LA SINDROME DEL BOURNOUT E LA FIGURA DEL DOCENTE

29 Luglio 2021 0 Di Redazione

Sembra che non vi sia più pace per i docenti. Dopo le mancate immissioni in ruolo, i tagli al personale, le battaglie dei precari e gli stipendi da ultimi della classe ecco arrivare la sindrome dello scoppiato (bournout dall’inglese). A fornirci un quadro così allarmante è un recente articolo pubblicato dal settimanale L’espresso. Da un’indagine, supportata dai dati dell’Inpadap, è emerso che i docenti della scuola italiana risultano essere stressati, frustati, in preda a crisi d’ansia e vittime degli psicofarmaci. Il fenomeno sembra essere altamente diffuso: il 54% della categoria ritiene di aver vissuto almeno in parte i sintomi associati alla sindrome; il 16% ricorre sistematicamente ad ansiolitici, antidepressivi o ipnotici.

### Elenco dati
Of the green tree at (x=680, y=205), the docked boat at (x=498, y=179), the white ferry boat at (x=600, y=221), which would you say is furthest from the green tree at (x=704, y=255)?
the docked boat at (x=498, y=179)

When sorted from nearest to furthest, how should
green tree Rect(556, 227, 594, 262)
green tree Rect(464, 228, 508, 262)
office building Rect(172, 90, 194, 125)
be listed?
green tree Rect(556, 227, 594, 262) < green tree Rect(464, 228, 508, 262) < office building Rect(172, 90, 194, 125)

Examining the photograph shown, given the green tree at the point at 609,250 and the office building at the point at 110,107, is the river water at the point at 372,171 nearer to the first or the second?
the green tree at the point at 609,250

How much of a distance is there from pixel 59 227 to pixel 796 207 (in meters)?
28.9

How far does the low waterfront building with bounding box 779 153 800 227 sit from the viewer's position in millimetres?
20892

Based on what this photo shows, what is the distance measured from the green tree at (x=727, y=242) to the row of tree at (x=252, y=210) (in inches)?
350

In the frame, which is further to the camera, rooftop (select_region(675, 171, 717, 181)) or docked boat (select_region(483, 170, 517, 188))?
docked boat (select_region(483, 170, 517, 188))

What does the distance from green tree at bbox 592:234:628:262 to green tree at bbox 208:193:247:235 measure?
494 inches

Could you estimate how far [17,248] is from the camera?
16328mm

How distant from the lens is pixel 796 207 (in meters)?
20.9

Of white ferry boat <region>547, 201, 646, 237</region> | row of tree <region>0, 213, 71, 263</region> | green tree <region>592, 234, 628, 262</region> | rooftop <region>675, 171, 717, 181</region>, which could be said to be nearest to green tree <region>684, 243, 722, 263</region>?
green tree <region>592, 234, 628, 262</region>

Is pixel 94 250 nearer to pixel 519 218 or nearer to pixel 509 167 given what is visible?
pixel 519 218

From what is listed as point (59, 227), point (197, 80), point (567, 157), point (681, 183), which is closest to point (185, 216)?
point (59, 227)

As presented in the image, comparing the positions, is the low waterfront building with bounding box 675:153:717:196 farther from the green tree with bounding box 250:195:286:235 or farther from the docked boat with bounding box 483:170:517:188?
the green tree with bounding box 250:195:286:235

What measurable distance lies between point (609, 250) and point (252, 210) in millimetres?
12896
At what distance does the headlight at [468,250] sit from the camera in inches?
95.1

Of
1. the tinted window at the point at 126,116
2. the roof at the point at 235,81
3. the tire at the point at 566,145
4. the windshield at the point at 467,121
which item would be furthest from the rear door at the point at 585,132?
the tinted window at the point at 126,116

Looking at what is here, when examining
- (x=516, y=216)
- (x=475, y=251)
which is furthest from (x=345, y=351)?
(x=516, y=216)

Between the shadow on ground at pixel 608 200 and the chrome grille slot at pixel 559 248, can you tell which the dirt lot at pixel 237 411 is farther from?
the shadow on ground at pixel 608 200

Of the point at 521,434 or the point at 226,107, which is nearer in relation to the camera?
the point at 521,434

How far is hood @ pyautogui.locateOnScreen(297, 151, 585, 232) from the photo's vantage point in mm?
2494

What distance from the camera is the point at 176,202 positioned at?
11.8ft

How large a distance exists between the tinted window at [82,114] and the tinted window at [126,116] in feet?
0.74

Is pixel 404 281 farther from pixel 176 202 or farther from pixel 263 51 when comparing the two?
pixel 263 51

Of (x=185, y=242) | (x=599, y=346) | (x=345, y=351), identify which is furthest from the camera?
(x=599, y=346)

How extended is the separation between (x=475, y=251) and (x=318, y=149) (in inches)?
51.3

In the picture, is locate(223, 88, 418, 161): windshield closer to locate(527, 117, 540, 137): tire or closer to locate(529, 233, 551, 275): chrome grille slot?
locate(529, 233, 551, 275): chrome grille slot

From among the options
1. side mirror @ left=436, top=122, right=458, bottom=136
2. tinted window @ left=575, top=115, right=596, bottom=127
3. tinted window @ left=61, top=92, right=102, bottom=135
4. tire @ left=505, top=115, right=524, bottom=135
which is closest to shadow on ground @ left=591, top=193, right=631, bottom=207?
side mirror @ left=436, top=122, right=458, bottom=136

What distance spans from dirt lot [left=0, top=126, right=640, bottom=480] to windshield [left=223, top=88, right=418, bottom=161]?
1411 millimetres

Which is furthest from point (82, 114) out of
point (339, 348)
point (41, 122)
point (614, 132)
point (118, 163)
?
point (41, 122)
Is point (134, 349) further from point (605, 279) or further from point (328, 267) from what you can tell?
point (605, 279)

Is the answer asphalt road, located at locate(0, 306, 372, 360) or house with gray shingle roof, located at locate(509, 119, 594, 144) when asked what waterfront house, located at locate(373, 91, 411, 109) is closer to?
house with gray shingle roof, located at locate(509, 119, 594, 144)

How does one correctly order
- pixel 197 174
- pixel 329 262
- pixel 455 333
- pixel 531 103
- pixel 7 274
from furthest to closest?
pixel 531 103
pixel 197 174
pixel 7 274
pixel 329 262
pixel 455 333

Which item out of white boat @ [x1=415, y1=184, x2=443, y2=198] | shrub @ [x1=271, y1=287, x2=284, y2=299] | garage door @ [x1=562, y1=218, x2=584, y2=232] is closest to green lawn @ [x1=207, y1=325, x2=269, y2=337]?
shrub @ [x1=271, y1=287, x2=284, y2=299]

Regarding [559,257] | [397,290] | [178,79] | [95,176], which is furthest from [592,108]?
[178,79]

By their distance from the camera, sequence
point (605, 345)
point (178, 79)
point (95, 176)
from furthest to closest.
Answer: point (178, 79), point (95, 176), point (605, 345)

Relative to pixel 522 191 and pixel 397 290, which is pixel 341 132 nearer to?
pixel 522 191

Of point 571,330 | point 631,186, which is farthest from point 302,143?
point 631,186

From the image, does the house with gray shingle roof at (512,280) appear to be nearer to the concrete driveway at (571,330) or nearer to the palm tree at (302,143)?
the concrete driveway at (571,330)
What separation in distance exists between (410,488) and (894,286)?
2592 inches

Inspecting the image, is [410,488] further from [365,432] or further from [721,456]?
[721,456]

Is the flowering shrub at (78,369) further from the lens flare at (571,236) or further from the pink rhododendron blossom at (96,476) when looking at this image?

### Consegne
• a. Ricopia parola per parola il brano dell'articolo sui docenti che comincia con "29 Luglio 2021" e prosegue fino a "antidepressivi o ipnotici.".
• b. Indica se ciascuna affermazione concorda con l'articolo sui docenti, rispondendo sì o no e citando le parole decisive: (i) il quadro allarmante proviene da un articolo del settimanale L’espresso; (ii) meno della metà della categoria ritiene di aver vissuto i sintomi della sindrome; (iii) l'indagine si basa sui dati dell’Inpadap.
• c. Secondo l'articolo sui docenti, quale percentuale della categoria ricorre sistematicamente ad ansiolitici, antidepressivi o ipnotici?
Il materiale non è necessario per svolgere il lavoro.

### Soluzioni
• a.
29 Luglio 2021 0 Di Redazione

Sembra che non vi sia più pace per i docenti. Dopo le mancate immissioni in ruolo, i tagli al personale, le battaglie dei precari e gli stipendi da ultimi della classe ecco arrivare la sindrome dello scoppiato (bournout dall’inglese). A fornirci un quadro così allarmante è un recente articolo pubblicato dal settimanale L’espresso. Da un’indagine, supportata dai dati dell’Inpadap, è emerso che i docenti della scuola italiana risultano essere stressati, frustati, in preda a crisi d’ansia e vittime degli psicofarmaci. Il fenomeno sembra essere altamente diffuso: il 54% della categoria ritiene di aver vissuto almeno in parte i sintomi associati alla sindrome; il 16% ricorre sistematicamente ad ansiolitici, antidepressivi o ipnotici.

• b.
(i) Sì: «A fornirci un quadro così allarmante è un recente articolo pubblicato dal settimanale L’espresso.»
(ii) No: «il 54% della categoria ritiene di aver vissuto almeno in parte i sintomi associati alla sindrome»
(iii) Sì: «Da un’indagine, supportata dai dati dell’Inpadap»

• c. Il 16%.